───── Data supplied

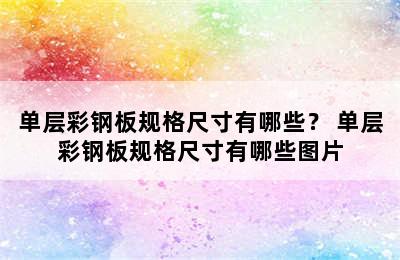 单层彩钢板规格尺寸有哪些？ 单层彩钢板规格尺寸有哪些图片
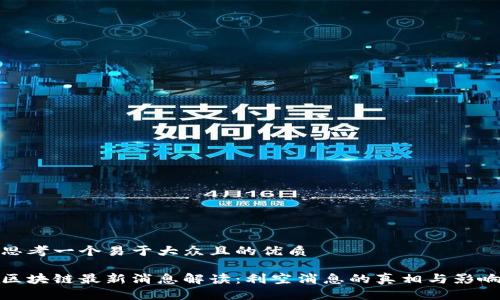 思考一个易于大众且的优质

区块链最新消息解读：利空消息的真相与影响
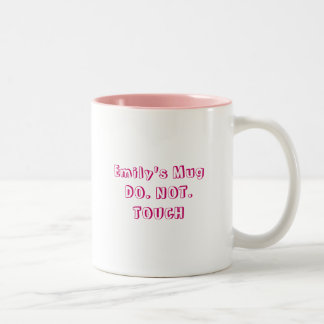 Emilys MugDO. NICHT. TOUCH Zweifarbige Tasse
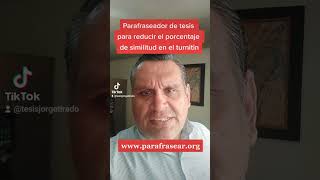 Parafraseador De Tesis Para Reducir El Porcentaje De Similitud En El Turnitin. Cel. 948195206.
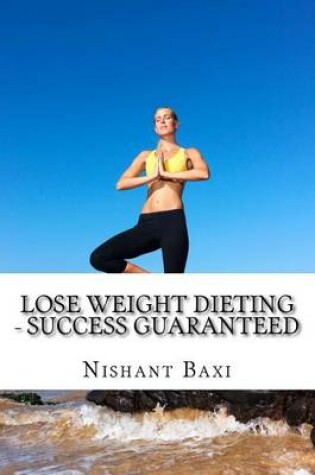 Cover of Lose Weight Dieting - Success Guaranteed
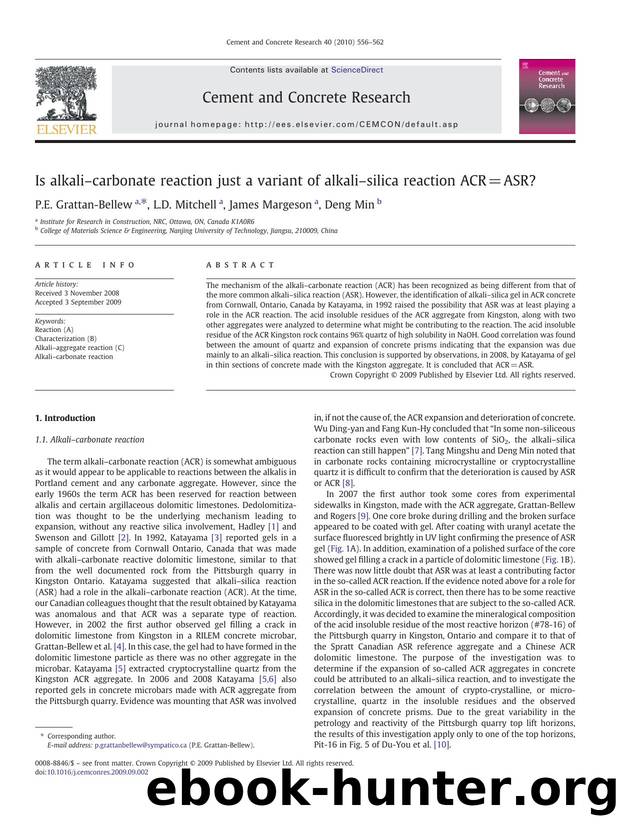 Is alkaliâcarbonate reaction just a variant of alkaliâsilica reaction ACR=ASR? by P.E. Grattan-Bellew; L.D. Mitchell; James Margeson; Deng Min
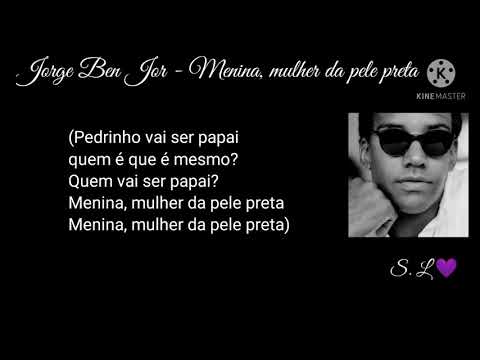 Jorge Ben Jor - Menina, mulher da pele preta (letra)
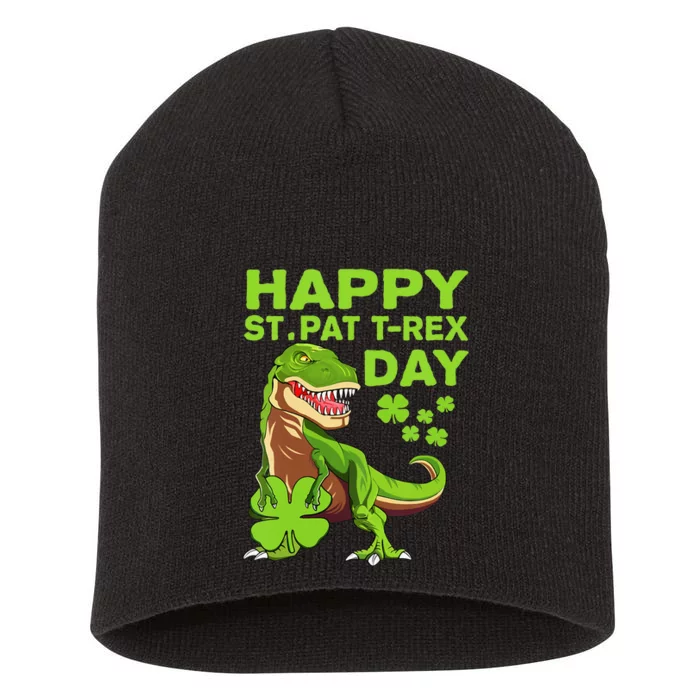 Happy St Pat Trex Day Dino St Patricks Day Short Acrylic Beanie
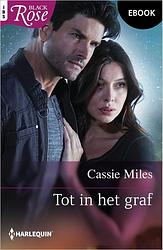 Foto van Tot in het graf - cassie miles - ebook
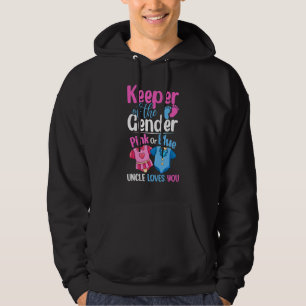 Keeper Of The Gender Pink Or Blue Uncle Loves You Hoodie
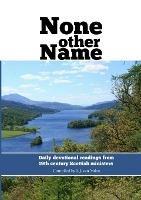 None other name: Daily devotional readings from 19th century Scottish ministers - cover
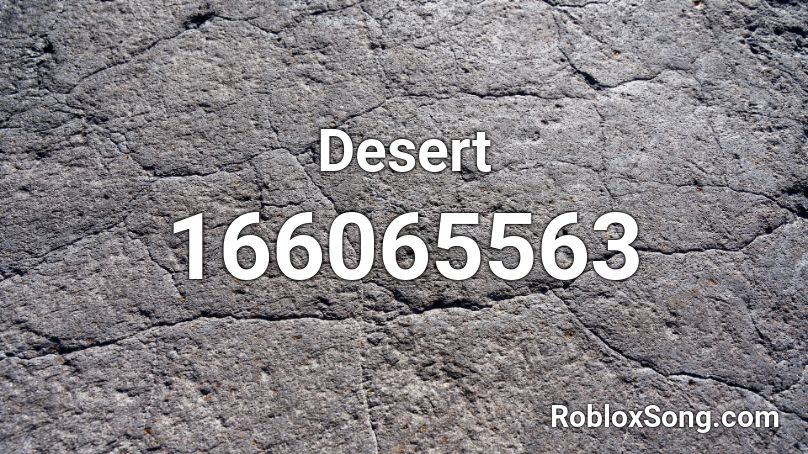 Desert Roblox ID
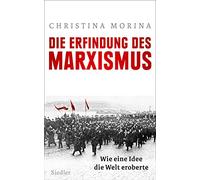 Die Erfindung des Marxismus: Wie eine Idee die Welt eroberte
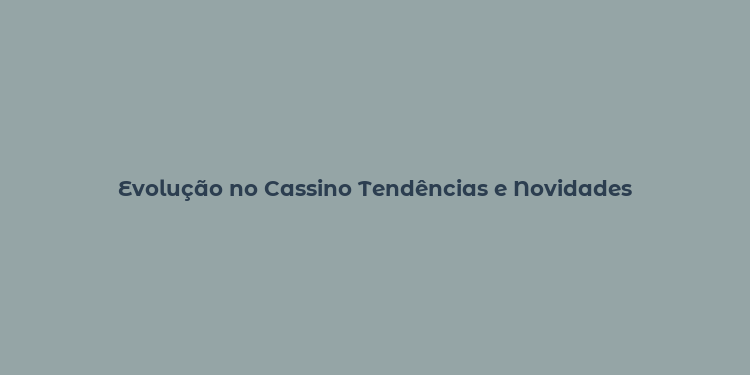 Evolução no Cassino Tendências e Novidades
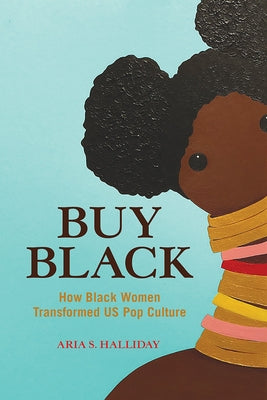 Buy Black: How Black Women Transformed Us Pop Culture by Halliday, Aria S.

──────────

About this task: Rewrite the listing above as a JSON array of strings, one string per line, skipping blank lines. Leave the picture markers out.

Your solution:
[
  " 单层彩钢板规格尺寸有哪些？ 单层彩钢板规格尺寸有哪些图片",
  " 思考一个易于大众且的优质",
  "区块链最新消息解读：利空消息的真相与影响",
  " Emilys MugDO. NICHT. TOUCH Zweifarbige Tasse",
  " Parafraseador De Tesis Para Reducir El Porcentaje De Similitud En El Turnitin. Cel. 948195206.",
  " Cover of Lose Weight Dieting - Success Guaranteed",
  " Is alkaliâcarbonate reaction just a variant of alkaliâsilica reaction ACR=ASR? by P.E. Grattan-Bellew; L.D. Mitchell; James Margeson; Deng Min",
  " Jorge Ben Jor - Menina, mulher da pele preta (letra)",
  " Happy St Pat Trex Day Dino St Patricks Day Short Acrylic Beanie",
  " Foto van Tot in het graf - cassie miles - ebook",
  " Keeper Of The Gender Pink Or Blue Uncle Loves You Hoodie",
  " None other name: Daily devotional readings from 19th century Scottish ministers - cover",
  " Desert Roblox ID",
  " Die Erfindung des Marxismus: Wie eine Idee die Welt eroberte",
  " Evolução no Cassino Tendências e Novidades",
  " Buy Black: How Black Women Transformed Us Pop Culture by Halliday, Aria S."
]